The vacancy rate was even worse for nursing, with 10.3% of posts unfilled. There were at least 35,835 full-time equivalent nursing posts vacant, of which 35% were filled by agency staff and 65% by bank staff – people already employed by the provider who offer to work flexibly.

Janet Davies, the chief executive and general secretary of the Royal College of Nursing, said ministers needed to scrap plans to remove bursaries from postgraduate nursing students, and give existing staff a “meaningful” pay rise.

“This release puts official figures on nurse shortages in the public domain for the first time,” she said. “The accompanying figures on the parlous state of NHS finances do not provide cover to raid nurse numbers even further. They are instead a timely prompt for Philip Hammond ahead of his spring statement next month.

“All the evidence shows that standards of patient care rise and fall as nurse numbers do. That was the lesson from Mid Staffordshire and we cannot afford to forget it.”

Among other medical staff, the vacancy rate was 7.9%. There were 9,676 full-time equivalent vacancies, with 35% of those filled by agency staff and 65% by bank staff.

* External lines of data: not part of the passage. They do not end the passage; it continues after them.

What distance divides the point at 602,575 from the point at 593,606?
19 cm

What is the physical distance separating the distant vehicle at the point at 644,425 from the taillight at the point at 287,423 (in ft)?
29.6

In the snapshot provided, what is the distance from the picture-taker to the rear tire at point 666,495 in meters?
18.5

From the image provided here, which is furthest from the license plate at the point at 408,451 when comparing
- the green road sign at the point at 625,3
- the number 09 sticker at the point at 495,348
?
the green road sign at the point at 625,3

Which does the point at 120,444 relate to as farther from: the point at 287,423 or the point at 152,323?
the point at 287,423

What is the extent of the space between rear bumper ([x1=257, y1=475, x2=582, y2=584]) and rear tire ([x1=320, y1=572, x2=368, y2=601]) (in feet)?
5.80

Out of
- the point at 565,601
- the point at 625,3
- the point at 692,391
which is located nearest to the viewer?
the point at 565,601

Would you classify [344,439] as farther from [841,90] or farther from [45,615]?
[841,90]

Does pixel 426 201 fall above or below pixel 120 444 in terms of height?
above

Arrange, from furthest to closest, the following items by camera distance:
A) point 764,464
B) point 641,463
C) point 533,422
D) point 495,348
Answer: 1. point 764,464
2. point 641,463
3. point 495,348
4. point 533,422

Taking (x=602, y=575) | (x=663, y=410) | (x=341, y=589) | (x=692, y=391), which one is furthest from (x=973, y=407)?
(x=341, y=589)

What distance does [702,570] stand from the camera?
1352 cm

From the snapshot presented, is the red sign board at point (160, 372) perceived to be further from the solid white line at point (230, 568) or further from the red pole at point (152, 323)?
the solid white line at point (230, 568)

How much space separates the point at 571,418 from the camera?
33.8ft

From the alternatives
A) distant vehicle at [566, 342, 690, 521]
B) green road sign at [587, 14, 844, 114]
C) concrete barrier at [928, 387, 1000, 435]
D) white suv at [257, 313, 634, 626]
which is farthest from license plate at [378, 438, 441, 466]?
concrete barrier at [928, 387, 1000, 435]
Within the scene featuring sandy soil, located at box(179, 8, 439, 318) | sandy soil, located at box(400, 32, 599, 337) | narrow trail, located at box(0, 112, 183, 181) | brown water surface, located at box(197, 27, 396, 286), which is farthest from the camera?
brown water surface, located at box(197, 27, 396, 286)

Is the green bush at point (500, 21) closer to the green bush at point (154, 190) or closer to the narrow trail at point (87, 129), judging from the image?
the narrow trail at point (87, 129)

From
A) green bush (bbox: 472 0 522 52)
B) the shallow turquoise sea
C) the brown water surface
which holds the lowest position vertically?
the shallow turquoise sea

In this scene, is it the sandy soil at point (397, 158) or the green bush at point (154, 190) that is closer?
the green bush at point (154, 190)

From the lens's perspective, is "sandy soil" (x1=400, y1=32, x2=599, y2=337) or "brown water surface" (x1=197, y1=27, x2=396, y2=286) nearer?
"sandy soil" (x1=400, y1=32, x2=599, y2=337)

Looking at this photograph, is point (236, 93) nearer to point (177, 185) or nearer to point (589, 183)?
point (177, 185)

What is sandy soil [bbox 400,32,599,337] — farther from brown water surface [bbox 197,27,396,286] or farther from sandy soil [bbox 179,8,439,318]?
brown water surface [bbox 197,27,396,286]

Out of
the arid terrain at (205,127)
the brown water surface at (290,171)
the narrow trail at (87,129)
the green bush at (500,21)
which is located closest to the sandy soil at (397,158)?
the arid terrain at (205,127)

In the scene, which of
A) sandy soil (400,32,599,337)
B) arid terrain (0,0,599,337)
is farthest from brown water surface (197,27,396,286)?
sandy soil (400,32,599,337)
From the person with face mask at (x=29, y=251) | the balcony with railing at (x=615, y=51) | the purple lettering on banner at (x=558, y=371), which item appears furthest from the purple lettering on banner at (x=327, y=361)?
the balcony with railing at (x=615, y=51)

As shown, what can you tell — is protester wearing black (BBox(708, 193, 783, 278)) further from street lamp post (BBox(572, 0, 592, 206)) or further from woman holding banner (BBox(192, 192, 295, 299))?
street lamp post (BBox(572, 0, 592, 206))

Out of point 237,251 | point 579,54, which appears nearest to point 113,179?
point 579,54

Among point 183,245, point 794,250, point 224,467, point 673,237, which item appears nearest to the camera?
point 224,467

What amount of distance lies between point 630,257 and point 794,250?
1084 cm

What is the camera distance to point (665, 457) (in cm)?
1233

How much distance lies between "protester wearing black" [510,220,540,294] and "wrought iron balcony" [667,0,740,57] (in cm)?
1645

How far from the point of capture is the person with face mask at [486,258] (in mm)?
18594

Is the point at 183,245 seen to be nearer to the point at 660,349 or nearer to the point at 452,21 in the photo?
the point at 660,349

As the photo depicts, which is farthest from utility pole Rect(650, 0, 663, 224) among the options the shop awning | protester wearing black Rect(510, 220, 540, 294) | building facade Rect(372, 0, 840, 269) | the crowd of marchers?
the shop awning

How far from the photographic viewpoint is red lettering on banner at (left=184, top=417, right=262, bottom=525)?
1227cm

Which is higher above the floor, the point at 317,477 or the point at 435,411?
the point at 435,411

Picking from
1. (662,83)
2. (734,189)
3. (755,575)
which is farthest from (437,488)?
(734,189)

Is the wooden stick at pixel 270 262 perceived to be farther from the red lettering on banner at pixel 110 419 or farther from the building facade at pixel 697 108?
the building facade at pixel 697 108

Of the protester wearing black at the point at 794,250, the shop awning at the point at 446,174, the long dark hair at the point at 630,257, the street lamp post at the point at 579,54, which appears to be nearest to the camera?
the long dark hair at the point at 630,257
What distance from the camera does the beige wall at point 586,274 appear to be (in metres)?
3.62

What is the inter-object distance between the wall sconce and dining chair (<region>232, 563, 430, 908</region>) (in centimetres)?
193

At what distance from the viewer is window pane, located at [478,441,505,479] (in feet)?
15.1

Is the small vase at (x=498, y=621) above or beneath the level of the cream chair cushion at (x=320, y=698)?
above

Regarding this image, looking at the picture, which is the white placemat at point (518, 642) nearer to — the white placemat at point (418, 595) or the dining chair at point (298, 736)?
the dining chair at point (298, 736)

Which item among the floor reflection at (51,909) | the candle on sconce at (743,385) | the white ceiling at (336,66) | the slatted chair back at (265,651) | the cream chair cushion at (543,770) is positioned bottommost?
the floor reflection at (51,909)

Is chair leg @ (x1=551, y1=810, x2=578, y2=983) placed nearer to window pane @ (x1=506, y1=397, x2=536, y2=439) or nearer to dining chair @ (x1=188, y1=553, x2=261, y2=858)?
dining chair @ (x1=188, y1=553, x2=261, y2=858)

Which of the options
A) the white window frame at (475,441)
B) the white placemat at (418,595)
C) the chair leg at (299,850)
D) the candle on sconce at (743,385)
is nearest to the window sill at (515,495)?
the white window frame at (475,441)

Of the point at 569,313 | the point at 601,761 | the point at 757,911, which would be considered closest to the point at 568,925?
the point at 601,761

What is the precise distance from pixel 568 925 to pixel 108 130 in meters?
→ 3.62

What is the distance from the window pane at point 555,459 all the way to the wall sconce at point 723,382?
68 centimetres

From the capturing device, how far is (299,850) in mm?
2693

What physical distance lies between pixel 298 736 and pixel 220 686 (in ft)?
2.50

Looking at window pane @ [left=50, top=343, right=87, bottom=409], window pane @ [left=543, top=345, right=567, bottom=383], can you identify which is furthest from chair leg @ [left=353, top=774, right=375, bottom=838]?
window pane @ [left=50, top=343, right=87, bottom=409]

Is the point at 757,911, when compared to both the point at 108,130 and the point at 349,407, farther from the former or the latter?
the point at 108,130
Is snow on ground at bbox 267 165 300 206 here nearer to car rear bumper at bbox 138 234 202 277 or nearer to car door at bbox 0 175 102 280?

NHS Improvement said providers had succeeded in meeting more patients within key operational standards than previously during “the start of one of the most challenging winter periods that the NHS has had”.

Its chief executive, Ian Dalton, said: “Local health systems need to work together to plan for capacity in future years that can meet the increasing levels of demand that we will continue to see.”

A spokeswoman at the Department of Health and Social Care said: “There are currently record numbers of staff working in the NHS and the vast majority of vacancies are filled by bank and agency staff, so patient care is not compromised. We are supporting staff to improve work-life balance by working more flexibly and have announced the biggest ever expansion of training places for both doctors and nurses.”